This review concerns Draft of Version 1.0.0 of the specification for the
mzML data format developed by the HUPO Proteomics Standards Initiative.

mzML is intended as a replacement for the existing XML data formats used
for markup of mass spectrometry data, mzData and mzXML.


Implementation of the format


The philosophy behind the development of mzML is to combine the
flexibility of mzData with the robustness of mzXML. mzData allowed the
additional of new controlled vocabulary terms as technologies and
concepts develop, but has the disadvantage of allowing inconsistent use
of these terms. mzXML is less flexible in terms of allowing the use of
controlled vocabulary terms, and has the disadvantage of requiring full
schema revisions to keep pace with advancements in mass spectrometry.
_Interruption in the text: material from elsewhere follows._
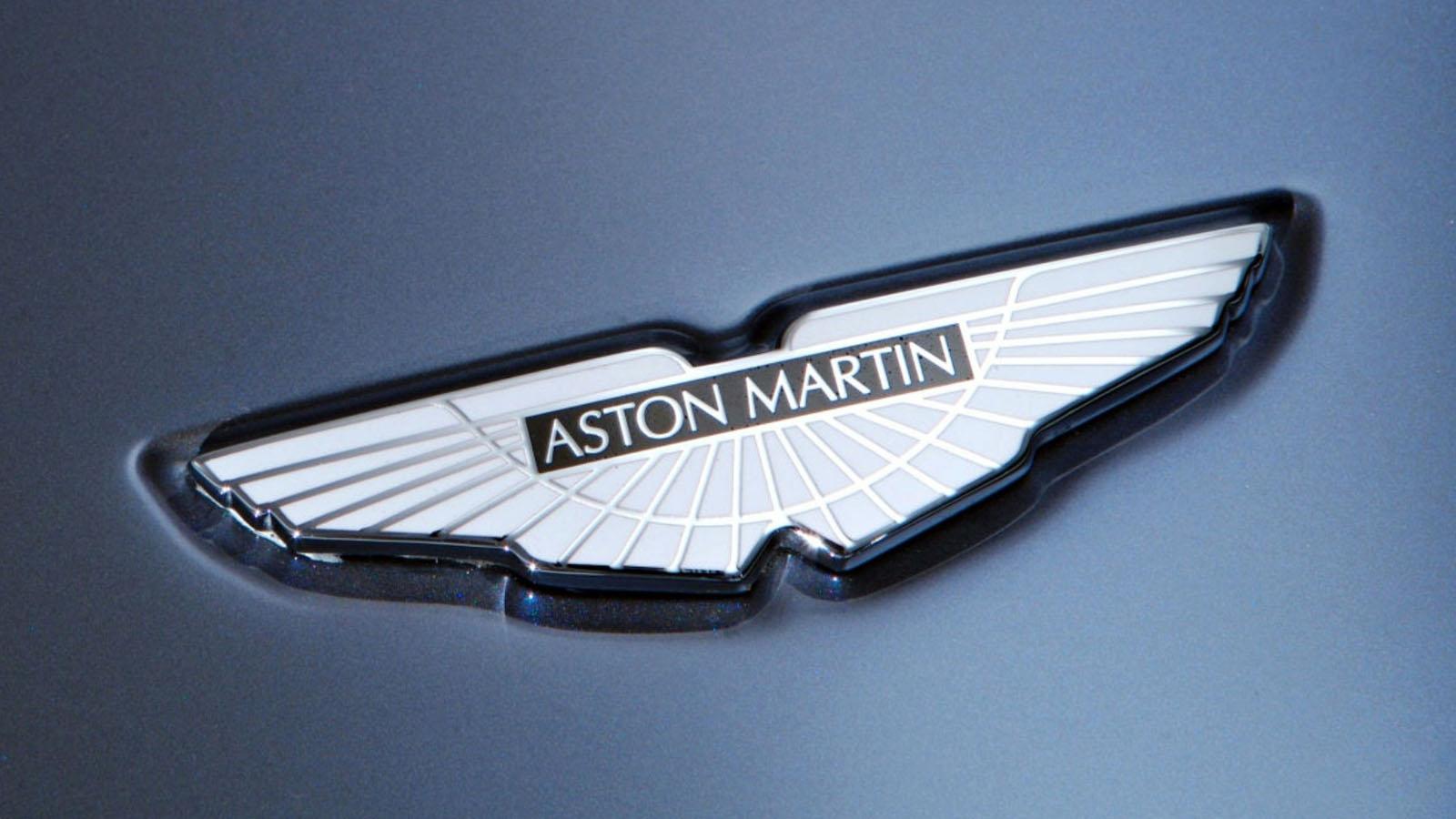 Aston Martin Logo >> 29 Aston Martin Logo Vectors, Photos Free Download ...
mzML proposes solving this issue by releasing a semantic validator with
the data format, enforcing rules as to which controlled vocabularies may
(and must) be used within a given location in the document. This appears
a sensible approach, as the dependence on both an XML and supplied
semantic validator, along with a managed centralised repository for
controlled vocabulary terms, is likely to prevent mzML from developing
into a number of diversifying dialects.

An existing open issue is how to support new CV terms. The most robust,
and therefore preferable, approach is the "ideal world" scenario, in
which a new term is suggested to the CV coordinator, who would verify
that the term is indeed novel and not an synonym of an existing term,
and if so add the term to the CV by updating the centralised repository
that is used by the existing semantic validator. It is claimed that this
approach may be objectionable to some, due to the fact that parsing
software must be connected to the internet to ensure that the semantic
validation is taking place according to the updated CV. This seems a
somewhat outdated concern, as software is increasing generated that
assumes that an internet connection is present. Furthermore, there have
been concerns that implementing such an approach is non-trivial. This
too seems an improbable argument, as implementing a module to download a
centralised CV parameter file would appear to be far less complex than
the implementation of tools to process the data once it has been parsed.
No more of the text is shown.